I was ready to write off SimplePass for website use, but then the issue became clear: SimplePass only seems to work with Internet Explorer, which I never found clearly stated anywhere. Once I figured this out, SimplePass became much more appealing. By scanning your finger at any time, you can bring up a list of websites that you've logged into with the software. This essentially creates bookmarks for any site requiring a password, and is something I could see myself using. And yes, you can have multiple fingerprints added to SimplePass.
Big body, big power—big everything
If you're in the market for a 17-inch laptop, you probably aren't planning on carrying it around wherever you go. The HP Envy TouchSmart 17 is an ideal companion for those types of consumers. Throughout testing, this $999.99 rig surprised me. I didn't expect it to perform as well as it did without a solid-state drive, nor did I think it would have a battery life of 6 hours. For a grand, you're getting a lot of computer—literally.

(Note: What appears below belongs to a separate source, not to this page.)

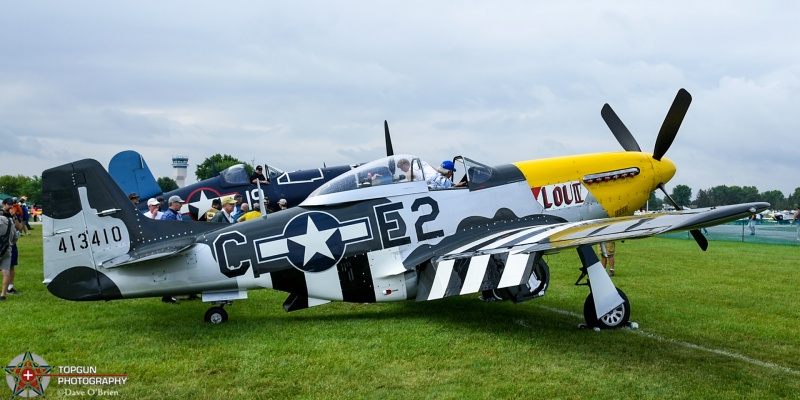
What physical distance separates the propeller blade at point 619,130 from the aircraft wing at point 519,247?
3899 millimetres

My only complaints have to do with this HP's overly plastic construction and slow load times. While you can't do a thing about its build quality, the load times do have a light at the end of the tunnel: Once programs finally load, they run flawlessly.
The HP Envy TouchSmart 17 would be an awesome computer for the family—that is, if you aren't sold on the idea of an actual desktop PC. It's powerful enough for the entire household, and it's just portable enough to bring on vacations. This computer is a true crowd pleaser, and for its relatively low price, what more could you ask for?